• [Exercise] Give back an exact copy of the lines from the start of the material through the line bearing "Researchers investigated the". Include both ends and nothing else.

• [Data excerpts]
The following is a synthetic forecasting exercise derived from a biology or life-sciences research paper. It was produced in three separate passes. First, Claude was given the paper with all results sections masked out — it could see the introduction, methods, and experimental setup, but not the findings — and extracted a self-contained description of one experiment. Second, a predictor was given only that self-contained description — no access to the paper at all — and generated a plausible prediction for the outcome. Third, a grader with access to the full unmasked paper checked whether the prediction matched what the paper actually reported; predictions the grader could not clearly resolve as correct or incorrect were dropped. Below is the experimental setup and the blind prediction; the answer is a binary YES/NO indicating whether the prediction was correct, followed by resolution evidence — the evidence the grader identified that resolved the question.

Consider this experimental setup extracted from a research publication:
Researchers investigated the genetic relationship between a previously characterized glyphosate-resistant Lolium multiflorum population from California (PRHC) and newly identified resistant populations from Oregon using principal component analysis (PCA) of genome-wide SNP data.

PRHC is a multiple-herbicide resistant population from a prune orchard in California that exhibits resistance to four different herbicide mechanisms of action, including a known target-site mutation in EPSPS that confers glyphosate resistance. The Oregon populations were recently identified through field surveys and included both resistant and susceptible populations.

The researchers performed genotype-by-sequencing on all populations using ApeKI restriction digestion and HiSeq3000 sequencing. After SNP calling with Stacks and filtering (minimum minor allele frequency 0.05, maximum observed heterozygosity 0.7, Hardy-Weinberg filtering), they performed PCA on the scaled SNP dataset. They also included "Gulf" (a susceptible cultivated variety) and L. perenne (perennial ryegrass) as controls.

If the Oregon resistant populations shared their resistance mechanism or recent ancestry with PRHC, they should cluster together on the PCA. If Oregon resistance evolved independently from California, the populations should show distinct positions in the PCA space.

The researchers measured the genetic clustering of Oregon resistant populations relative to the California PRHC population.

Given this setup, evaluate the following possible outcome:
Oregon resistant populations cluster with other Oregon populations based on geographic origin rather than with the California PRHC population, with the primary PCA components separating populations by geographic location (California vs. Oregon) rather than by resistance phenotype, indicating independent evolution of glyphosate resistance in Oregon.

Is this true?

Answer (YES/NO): YES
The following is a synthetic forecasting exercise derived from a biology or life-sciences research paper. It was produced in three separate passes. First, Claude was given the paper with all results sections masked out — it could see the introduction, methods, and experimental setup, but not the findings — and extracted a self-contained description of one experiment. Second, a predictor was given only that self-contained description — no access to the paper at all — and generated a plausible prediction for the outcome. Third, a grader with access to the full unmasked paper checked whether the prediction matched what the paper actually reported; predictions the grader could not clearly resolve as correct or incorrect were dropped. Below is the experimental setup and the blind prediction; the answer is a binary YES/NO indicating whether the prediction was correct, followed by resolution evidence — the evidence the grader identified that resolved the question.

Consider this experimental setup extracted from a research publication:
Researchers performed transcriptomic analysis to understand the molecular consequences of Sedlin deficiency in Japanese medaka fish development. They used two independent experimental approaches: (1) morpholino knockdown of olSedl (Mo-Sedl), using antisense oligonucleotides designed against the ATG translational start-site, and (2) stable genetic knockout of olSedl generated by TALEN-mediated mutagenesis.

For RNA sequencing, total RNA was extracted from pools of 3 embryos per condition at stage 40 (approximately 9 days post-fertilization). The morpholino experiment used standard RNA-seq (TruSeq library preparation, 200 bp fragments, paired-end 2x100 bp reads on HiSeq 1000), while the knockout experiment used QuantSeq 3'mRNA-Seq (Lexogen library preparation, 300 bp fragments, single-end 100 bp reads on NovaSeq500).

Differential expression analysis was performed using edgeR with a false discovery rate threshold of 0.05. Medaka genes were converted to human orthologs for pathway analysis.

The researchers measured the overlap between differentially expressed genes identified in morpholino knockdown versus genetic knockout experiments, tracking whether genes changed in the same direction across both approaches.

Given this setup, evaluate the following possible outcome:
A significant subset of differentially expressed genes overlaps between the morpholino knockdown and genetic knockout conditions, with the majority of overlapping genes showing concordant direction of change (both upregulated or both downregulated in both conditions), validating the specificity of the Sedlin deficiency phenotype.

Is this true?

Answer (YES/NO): YES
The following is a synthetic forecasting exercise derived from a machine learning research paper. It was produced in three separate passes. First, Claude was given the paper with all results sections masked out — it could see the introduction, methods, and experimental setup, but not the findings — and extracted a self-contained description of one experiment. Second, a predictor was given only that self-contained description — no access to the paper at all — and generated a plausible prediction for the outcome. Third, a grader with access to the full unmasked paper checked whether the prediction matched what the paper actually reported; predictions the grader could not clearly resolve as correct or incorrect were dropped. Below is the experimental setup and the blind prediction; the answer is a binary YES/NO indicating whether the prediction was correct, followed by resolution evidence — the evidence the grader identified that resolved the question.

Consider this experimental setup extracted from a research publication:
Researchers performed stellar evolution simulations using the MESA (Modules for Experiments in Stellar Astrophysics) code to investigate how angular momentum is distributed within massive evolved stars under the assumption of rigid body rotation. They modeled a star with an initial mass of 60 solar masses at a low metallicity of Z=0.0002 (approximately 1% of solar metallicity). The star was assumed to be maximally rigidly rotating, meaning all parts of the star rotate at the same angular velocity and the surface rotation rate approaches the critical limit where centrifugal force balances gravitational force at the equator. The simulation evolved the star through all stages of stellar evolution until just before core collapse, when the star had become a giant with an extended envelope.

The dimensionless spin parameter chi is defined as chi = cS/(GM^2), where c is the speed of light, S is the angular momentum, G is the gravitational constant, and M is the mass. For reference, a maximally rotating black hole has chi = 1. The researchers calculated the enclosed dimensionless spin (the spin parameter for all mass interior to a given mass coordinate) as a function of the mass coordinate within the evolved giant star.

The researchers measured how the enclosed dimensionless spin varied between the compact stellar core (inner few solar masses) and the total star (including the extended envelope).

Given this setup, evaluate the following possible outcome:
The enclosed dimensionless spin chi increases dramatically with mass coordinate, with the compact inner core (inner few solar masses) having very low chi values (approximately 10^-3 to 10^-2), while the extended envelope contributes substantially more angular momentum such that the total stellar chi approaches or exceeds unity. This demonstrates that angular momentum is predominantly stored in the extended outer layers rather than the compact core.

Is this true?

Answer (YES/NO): NO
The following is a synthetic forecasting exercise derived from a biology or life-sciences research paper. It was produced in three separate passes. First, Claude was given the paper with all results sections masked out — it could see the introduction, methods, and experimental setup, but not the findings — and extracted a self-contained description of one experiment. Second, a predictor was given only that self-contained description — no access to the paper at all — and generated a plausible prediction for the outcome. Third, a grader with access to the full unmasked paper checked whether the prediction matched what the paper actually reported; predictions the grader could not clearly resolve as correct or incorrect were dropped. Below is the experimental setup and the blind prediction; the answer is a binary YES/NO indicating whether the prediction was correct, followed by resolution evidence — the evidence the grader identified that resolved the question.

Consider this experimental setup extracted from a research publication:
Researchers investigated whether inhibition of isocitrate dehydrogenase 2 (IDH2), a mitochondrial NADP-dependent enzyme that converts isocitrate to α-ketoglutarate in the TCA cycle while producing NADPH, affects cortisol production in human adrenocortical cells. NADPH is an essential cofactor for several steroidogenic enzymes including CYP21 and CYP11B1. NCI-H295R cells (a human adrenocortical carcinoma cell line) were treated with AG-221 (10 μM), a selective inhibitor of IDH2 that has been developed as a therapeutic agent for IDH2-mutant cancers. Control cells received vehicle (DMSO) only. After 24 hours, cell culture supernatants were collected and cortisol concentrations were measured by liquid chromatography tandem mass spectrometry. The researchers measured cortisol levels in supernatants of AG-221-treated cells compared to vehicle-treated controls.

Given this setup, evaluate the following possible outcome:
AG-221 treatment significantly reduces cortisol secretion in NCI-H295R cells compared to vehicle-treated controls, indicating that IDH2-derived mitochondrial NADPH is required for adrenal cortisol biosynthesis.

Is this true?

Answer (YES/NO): NO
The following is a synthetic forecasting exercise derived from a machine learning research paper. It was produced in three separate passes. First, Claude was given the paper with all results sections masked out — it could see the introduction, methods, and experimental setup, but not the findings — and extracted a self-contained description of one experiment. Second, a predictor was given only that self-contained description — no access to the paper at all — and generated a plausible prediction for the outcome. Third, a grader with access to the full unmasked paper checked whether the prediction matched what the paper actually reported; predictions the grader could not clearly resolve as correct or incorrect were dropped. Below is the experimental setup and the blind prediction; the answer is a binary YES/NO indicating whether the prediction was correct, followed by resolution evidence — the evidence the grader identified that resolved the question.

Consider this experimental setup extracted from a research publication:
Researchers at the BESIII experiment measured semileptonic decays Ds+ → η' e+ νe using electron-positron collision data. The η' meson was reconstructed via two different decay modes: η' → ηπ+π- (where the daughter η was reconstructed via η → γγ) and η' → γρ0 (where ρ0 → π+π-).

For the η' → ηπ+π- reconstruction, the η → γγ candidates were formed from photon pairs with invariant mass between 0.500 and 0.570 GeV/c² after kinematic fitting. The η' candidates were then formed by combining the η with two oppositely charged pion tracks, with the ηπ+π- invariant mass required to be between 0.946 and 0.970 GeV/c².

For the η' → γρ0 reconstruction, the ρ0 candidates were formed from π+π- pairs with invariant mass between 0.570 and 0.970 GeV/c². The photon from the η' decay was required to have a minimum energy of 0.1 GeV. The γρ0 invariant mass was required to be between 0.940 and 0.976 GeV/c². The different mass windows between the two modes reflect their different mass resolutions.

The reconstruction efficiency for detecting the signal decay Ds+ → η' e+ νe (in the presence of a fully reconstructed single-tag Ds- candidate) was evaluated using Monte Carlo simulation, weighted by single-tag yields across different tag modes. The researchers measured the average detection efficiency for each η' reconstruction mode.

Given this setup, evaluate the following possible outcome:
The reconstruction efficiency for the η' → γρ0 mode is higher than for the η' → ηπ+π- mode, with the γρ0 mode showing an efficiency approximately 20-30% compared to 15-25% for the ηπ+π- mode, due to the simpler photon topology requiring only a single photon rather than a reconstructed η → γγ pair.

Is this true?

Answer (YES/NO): YES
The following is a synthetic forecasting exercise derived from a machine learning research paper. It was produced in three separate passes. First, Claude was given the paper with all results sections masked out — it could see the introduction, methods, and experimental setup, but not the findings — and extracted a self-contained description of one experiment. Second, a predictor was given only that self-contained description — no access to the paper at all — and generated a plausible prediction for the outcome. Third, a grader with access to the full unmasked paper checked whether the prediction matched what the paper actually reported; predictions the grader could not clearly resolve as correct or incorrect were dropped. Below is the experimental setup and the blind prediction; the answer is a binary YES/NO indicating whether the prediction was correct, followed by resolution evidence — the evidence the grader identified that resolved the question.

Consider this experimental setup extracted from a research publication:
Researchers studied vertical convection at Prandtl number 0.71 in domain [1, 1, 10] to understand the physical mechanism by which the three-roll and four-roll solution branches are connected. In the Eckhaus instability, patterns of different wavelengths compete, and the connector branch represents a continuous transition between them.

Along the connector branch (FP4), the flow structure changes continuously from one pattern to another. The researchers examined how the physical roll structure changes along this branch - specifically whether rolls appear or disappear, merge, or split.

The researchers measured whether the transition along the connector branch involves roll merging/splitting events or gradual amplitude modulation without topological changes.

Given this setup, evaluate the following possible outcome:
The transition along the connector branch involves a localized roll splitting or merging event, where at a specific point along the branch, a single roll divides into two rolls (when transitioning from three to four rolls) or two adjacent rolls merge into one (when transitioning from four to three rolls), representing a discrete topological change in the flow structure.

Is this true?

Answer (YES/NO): YES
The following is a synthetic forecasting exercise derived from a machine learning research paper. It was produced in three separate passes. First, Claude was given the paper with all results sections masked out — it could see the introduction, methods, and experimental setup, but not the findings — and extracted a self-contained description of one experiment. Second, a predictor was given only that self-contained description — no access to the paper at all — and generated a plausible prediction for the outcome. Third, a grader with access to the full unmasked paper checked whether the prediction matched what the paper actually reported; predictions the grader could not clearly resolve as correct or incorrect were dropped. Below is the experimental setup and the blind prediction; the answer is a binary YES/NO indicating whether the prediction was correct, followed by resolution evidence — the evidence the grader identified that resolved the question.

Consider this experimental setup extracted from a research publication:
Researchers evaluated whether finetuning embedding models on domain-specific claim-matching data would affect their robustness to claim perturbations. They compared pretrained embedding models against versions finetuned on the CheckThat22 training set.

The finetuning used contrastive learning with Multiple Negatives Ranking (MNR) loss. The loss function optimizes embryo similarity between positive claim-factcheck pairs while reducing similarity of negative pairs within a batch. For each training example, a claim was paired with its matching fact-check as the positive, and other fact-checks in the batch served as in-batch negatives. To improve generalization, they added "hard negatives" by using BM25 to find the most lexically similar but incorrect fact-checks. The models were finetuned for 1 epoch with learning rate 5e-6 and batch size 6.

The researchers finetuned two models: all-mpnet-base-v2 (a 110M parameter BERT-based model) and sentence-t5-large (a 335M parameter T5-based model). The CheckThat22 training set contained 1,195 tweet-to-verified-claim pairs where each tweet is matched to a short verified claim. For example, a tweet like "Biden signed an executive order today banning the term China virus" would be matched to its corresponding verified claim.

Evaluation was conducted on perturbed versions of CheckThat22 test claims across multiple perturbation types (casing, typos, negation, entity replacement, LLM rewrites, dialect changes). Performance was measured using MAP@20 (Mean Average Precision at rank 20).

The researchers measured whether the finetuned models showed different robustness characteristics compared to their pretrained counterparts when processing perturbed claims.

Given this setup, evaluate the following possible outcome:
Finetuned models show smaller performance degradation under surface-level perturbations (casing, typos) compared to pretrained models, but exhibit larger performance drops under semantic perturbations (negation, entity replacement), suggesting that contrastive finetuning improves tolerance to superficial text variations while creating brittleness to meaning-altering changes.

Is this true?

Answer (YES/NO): NO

• [Answer to this problem]
The following is a synthetic forecasting exercise derived from a biology or life-sciences research paper. It was produced in three separate passes. First, Claude was given the paper with all results sections masked out — it could see the introduction, methods, and experimental setup, but not the findings — and extracted a self-contained description of one experiment. Second, a predictor was given only that self-contained description — no access to the paper at all — and generated a plausible prediction for the outcome. Third, a grader with access to the full unmasked paper checked whether the prediction matched what the paper actually reported; predictions the grader could not clearly resolve as correct or incorrect were dropped. Below is the experimental setup and the blind prediction; the answer is a binary YES/NO indicating whether the prediction was correct, followed by resolution evidence — the evidence the grader identified that resolved the question.

Consider this experimental setup extracted from a research publication:
Researchers investigated the genetic relationship between a previously characterized glyphosate-resistant Lolium multiflorum population from California (PRHC) and newly identified resistant populations from Oregon using principal component analysis (PCA) of genome-wide SNP data.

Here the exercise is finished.